The Linux Foundation’s Core Infrastructure Initiative (CII) has launched The Census Project.
Census Project is a new programme to analyse popular open source projects to identify which ones are:
a) critical to Internet infrastructure
b) most in need of additional support
c) most in need of additional funding.
A working example
The Heartbleed vulnerability in the open source software (OSS) program OpenSSL had widespread impact and serious ramifications.
It led to the formation of the multi-million dollar Core Infrastructure Initiative backed by The Linux Foundation and industry leaders like Amazon Web Services, Facebook, Google, IBM and Microsoft.
The Census Project expands on the CII’s efforts to collaboratively identify and fund critical open source projects in need of assistance.
Project risk score analysis
It automates the collection and analysis of data on different open source projects, ultimately creating a risk score for each project based on the results.
Projects with a higher ranking are especially in need of reinforcements and funding; and, as a result, CII will consider such projects priority candidates for funding. A high score means that the project may not be getting the attention that it deserves and that it merits further investigation.

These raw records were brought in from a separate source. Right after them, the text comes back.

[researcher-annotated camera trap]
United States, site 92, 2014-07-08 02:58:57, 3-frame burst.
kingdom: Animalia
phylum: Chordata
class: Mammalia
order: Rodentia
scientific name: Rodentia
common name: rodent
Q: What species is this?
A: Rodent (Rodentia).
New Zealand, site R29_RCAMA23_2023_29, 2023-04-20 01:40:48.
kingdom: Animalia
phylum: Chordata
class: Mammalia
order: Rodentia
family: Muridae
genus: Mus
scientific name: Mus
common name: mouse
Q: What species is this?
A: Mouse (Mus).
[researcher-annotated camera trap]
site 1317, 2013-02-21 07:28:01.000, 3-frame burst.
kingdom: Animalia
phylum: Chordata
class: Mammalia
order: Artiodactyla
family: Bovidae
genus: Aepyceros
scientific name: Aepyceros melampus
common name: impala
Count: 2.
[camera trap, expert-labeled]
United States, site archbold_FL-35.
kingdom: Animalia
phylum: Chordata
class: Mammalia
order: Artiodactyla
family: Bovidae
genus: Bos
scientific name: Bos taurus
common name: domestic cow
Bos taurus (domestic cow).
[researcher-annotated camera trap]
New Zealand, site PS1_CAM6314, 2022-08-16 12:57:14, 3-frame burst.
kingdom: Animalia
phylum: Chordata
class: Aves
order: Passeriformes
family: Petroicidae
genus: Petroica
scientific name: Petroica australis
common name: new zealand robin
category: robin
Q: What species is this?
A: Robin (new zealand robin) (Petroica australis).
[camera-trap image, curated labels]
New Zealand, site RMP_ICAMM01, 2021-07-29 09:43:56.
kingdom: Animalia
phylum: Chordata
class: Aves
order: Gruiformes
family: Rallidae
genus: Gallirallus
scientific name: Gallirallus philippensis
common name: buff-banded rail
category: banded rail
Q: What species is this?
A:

“Measuring software security is an ongoing struggle that’s notoriously difficult given missing or messy data,” said Jim Zemlin, executive director at The Linux Foundation.
“There’s no perfect set of metrics to guarantee that software is secure or not. The Census Project brings the power of the open source collaboration to help fill this massive gap, which will provide a useful barometer for assessing software from a security point of view. We look forward to feedback on the effort in order to improve the census itself and subsequently the software that we all depend on for our privacy and security,” he added.
With full source and data available on GitHub, developers and security experts are invited to participate in The Census Project, from experimenting with different metrics, providing corrected data, proposing new projects to include in the evaluation, and suggesting alternative formulas for combining the data.
Anyone can issue a pull request with suggested changes from the most successful alternatives.